Every fall and spring session, over 100 Lincoln students join other high school Student Leaders from around the county to spend a week each at an Outdoor School site. There, they serve sixth graders as teachers and counselors.

But after 40 years and over a quarter million sixth-grade students, the program is in danger of being cut for Portland students due to the district’s continuing budget problems.

It’s not the first time budget cuts have threatened Outdoor School. The program costs the district about $1 million per school year, and is almost always listed among the first programs to cut. Even after extensive fundraising, sixth graders who were not on free or reduced lunch programs paid $100 to participate this year. In ’06-’07, that might not be enough to keep it running.

“I know that Outdoor School may seem like something that’s easy to cut, but to me it is a vital item in our budget that affects me and so many others in a way that regular school cannot,” Larson said.

Junior Marshall Reynolds-Stein agrees. “I think [saying Outdoor School will be cut] is like saying, ‘Oh, by the way, Portland isn’t going to have water next year. Deal with it.’ It’s crazy. It’s something that cannot be sacrificed,” he said.

At Outdoor School, student leaders like Larson and Reynolds-Stein teach about a particular field study – plants, animals, water, or soil – and act as mentors for sixth grade students.
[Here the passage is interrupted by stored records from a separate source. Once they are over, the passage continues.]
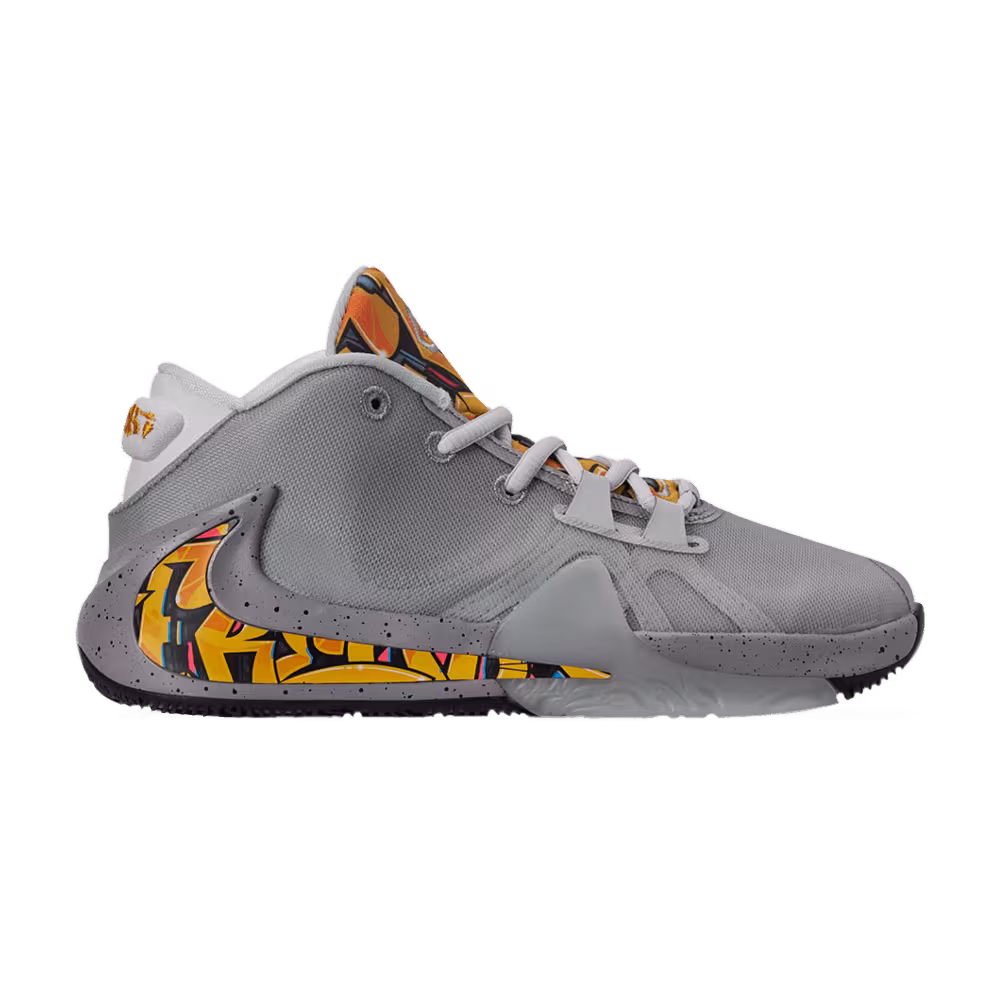 Nike Zoom Freak 1 GS Graffiti
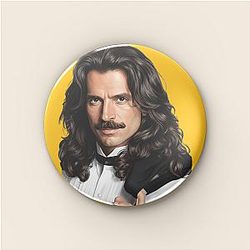 Yanni - World Heritage Site Concert Series Yanni Pins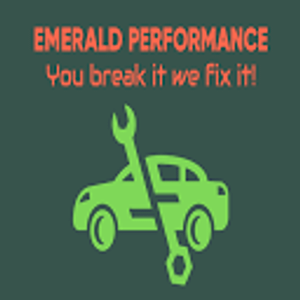 Emerald Performance - Logo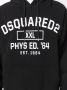 DSQUARED2 Hoodie met logoprint Zwart - Thumbnail 5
“Outdoor School immerses kids in the environment and what they are learning like no four walls can ever do,” said senior Rob Knight, who has been to Outdoor School six times. “They get a life-long love and appreciation for the outdoors.”

Sophomore Bailey Davidson thinks humans have lost contact with the outdoors. “Nature is so much of a part of our world that I think it is important to spend time learning about it and just being submerged in it,” she said. Davidson believes the outdoor setting helps students learn. “One sixth grader my week said that he learned more in one week at Outdoor School than he had in all of fifth grade,” she said.

Reynolds-Stein agrees that the program encourages learning in a different, more effective way. “It’s not just a bunch of kids running around skipping school for a week,” Reynolds-Stein said. “It’s kids making bonds [and] having friendships. It inspires kids who may have hated learning to finish high school, go to college and do meaningful things with their lives. It’s the perfect combination of school and pure love.”

Davidson loves the changes she sees students make within the week. “My favorite thing is to see the sixth graders who [were] so reluctant to come to Outdoor School in the first place, sad [at the end of the week] that they had to leave it so soon,” she said.

Larson also recognizes the changes that Outdoor School inspires in students.

“In one short week I have seen so many sixth graders do things they said they’d never do that first Sunday night,” she said. “To see them go outside of their bubble and thrive in such a unique environment is amazing for me to see, and that is what keeps me going back.”

That’s also why she says she couldn’t bear to see it cut from the budget. “I think the people that decide where our budget goes should come out to Outdoor School and see what a huge difference it makes in the lives of sixth graders and high schoolers,” Larson said.